One would think so. From my experience it's quite hard to script google searches. I once needed their results for a small project but had to give up since my script doing the queries was almost instantly getting banned. On the other hand i've never had any problems querying google from a browser running on some remote desktop located at a datacenter so i guess it's possible as long as you use a real browser or are able to emulate it good enough even if google probably looks twice at traffic originating from datacenters.
I'm not too knowledgeable about recent needs but I know in the past one of the big reasons was to indeed cheat pay per view through online video sites that have third party ad networks.
A site with 3.000.000 traffic per month got sold on flippa for $60.000
True, i can imagine huge traffic stats being a nice sales tactic. The buyer probably would have to be quite gullable though. Trusting such a number for a site he never heard of without checking the sources of the traffic... Quite hard to believe in those 3.000.000 just being type in traffic and spammy backlinks just stick out like a sore thumb once you know the patterns to look for.
If you work in support that caters to low end, you'll see a lot of stuff like YouTube view bots which seem to go along with shady sites selling YouTube views. When you get an evasive customer in support@ asking to run Firefox on 256mb or less VPS servers and they have a bunch of accounts, ding ding ding.
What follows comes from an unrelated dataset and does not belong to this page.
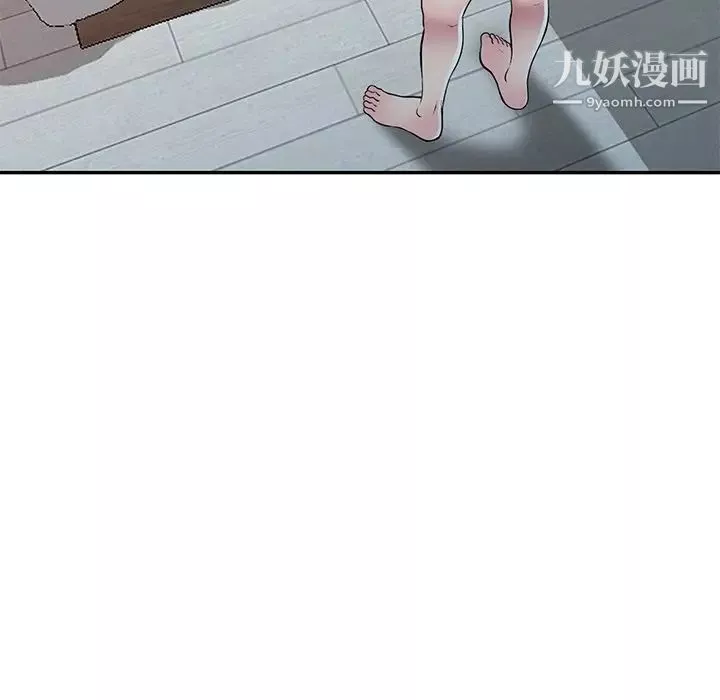 我的继妹好善良-第16话 - 图片 22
OK, so i wasn't to far off thinking of youtube. FF on < 256MB yeah that's going to be great. I really wouldn't want to be in a position where i'd have to choose between the costumer friendly version of telling them they are doing it wrong or the moral one of telling them to forget about it.
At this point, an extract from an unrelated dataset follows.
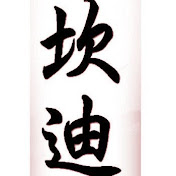 Profile Picture of Candy Campos (@candycampos3214) on Youtube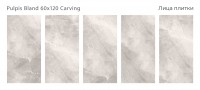 Керамогранит 120x60 9мм Silk Pulpis Bland Carving матовая Staro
We'd tell them to upgrade their accounts for more resources but since they like unrealistic pricing, once that was relayed to them they would go to other providers.
Yeah that's probably the most pragmatic approach but i think we both know there would be more interesting possibilities for those guys. Not posting it though as i don't want this thread to become a howto on efficiently running bots.
That's a broad question, and probably has different answers. Their definition of "human enough" might differ when it comes to click through fraud on ads, but not so much for user engagement in search engine results. YMMV etc, regardless, it's a known thing and people will be pursuing things along these lines.